Traders see the market move off the number as somewhat ephemeral. “I think it’s going to do a little pull back from this number,” said a New York floor trader. “It didn’t really tap the $3.48 area, so I think it’s going to pull back to the $3.41 to $3.43 area, and there is the possibility to slip back to the upper $3.30s.
“Traders are trying to hold the market up, but at this time it doesn’t look like a strong hold,” he added.
“The net implied flow this week was -50 Bcf, still slightly [greater] than the five-year average of -44 Bcf as stockpiles began to rapidly fall back towards the five-year historical range,” said Harrison, NY-based Bespoke Weather Services. “Next week’s number will likely be a bit more loose, though even this week saw a small amount of loosening as an additional 54 TDDs only drew 48 Bcf more out of storage. We may struggle to break above $3.50 resistance.”

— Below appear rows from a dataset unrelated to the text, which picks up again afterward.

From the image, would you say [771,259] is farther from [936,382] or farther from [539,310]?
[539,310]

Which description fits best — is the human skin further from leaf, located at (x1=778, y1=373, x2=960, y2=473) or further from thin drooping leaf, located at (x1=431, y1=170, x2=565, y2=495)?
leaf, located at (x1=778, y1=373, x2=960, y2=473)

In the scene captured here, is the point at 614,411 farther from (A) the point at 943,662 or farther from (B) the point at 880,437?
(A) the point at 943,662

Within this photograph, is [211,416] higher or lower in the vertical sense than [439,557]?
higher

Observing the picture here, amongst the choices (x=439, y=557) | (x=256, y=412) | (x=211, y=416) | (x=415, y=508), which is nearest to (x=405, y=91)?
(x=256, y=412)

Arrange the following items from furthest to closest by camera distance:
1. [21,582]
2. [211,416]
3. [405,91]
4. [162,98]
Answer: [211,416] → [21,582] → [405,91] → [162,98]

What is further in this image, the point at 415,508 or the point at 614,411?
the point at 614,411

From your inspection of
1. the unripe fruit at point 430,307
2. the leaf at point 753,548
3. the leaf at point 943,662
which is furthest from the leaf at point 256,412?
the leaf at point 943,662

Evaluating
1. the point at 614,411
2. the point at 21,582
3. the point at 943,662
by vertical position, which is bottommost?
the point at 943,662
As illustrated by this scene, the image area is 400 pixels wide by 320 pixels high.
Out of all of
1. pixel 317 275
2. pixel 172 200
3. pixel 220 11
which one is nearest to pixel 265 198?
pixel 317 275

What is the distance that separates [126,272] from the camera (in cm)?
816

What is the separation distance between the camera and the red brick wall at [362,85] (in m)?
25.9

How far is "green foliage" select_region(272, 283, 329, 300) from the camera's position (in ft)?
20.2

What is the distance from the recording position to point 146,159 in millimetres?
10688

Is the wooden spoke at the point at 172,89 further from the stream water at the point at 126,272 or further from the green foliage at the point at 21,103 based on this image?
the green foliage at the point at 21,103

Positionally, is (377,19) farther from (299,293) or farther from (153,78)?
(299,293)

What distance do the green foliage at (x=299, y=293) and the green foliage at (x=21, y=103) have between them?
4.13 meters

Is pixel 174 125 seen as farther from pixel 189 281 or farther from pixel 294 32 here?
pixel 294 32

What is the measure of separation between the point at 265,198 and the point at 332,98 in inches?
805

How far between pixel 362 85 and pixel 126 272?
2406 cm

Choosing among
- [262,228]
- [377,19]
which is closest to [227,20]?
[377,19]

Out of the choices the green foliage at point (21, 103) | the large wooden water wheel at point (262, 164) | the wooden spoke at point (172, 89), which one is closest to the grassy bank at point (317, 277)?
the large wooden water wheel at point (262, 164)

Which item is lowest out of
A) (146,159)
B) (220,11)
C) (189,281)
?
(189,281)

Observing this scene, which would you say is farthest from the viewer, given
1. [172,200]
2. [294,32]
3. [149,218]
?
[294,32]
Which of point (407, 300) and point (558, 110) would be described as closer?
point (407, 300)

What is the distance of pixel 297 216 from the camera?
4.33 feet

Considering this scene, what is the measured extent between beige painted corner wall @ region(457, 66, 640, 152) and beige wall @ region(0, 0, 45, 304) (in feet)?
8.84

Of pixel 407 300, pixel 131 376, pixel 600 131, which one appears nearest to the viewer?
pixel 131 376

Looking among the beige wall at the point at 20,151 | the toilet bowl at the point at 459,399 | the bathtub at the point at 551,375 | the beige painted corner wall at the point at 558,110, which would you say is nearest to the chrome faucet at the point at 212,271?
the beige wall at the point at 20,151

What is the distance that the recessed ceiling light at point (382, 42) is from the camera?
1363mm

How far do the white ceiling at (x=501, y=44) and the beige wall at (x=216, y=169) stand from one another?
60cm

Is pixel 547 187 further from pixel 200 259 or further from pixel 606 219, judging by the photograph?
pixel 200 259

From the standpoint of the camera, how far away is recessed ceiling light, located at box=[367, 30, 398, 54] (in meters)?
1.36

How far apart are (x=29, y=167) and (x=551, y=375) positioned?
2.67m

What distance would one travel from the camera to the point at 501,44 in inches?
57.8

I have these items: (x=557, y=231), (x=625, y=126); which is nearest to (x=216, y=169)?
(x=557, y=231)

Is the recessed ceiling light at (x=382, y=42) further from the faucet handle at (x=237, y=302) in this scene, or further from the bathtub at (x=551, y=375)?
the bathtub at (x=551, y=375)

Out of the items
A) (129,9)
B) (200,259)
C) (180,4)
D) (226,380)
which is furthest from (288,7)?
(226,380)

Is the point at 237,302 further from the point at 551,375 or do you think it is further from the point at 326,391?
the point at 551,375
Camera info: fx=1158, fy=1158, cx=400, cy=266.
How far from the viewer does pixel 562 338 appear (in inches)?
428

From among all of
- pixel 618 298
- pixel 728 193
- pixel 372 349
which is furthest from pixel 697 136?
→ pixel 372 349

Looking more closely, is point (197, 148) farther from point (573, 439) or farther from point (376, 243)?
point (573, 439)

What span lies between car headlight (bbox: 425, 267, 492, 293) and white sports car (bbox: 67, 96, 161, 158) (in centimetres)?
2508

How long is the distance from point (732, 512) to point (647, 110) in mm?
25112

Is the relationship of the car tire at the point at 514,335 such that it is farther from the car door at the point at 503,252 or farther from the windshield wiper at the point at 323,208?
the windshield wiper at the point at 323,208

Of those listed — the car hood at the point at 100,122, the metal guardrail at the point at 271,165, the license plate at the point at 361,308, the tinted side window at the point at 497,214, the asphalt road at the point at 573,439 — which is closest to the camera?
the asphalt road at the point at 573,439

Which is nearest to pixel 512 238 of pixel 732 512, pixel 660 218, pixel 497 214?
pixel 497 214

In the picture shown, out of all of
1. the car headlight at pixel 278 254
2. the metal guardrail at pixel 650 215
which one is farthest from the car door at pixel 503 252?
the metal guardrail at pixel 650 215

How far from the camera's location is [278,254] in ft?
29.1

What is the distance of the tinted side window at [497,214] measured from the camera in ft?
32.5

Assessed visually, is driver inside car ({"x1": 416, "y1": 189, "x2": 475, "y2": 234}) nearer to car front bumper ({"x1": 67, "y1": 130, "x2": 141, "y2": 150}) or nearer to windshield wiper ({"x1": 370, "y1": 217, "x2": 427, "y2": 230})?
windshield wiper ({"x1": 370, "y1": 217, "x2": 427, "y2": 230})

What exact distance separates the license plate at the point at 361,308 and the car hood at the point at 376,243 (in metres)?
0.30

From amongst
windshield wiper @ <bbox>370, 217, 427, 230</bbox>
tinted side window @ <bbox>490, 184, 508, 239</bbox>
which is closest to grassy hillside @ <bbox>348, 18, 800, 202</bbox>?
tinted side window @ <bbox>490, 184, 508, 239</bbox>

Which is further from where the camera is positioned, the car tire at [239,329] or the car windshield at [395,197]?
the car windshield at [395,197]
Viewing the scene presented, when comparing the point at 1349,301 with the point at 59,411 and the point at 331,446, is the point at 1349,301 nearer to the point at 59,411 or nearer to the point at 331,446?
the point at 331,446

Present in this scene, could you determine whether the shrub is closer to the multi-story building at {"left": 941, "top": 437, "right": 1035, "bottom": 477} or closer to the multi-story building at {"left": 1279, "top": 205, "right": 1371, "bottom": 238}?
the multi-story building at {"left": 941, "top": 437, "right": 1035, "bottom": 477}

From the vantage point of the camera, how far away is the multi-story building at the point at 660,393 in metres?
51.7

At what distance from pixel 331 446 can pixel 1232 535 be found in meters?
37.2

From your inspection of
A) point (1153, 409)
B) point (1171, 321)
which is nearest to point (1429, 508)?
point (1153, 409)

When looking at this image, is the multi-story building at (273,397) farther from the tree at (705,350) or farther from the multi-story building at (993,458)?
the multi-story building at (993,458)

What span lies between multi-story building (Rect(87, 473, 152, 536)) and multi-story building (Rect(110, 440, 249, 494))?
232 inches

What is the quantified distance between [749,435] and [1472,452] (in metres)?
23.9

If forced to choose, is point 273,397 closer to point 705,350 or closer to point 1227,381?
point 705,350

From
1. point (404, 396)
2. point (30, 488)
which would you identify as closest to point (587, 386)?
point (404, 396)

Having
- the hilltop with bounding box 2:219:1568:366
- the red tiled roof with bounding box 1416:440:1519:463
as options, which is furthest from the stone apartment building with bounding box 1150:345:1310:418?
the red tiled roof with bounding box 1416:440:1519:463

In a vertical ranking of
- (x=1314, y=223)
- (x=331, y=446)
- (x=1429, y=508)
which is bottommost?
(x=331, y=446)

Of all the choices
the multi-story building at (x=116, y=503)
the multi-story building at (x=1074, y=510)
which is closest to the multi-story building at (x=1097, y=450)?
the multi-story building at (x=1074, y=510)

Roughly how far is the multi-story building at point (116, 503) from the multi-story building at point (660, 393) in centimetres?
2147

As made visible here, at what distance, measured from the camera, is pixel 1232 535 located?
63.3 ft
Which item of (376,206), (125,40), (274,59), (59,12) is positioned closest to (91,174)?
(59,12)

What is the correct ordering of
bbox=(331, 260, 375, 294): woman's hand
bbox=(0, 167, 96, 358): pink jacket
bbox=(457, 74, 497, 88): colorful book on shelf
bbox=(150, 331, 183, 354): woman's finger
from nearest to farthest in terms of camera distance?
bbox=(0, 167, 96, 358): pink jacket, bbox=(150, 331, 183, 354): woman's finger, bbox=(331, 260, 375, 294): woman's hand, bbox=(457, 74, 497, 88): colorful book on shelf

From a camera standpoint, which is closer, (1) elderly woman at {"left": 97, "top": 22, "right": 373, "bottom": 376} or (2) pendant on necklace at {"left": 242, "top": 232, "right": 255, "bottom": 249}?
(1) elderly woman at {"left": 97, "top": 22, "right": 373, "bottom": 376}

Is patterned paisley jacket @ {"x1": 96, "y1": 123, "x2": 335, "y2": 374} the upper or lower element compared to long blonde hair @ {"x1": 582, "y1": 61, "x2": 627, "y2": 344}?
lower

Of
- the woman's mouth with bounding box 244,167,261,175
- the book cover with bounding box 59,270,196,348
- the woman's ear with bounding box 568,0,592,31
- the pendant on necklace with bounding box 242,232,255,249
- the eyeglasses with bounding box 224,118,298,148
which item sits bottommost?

Inventories now stand at 3,995 Bcf and are 24 Bcf greater than last year and 235 Bcf more than the five-year average. In the East Region 23 Bcf were withdrawn and the Midwest Region saw inventories decrease by 23 Bcf as well. Stocks in the Mountain Region fell 1 Bcf, and the Pacific Region was unchanged. The South Central Region shed 3 Bcf.
Salt cavern storage was up 4 Bcf at 400 Bcf, while the non-salt cavern figure was down 7 Bcf at 967 Bcf.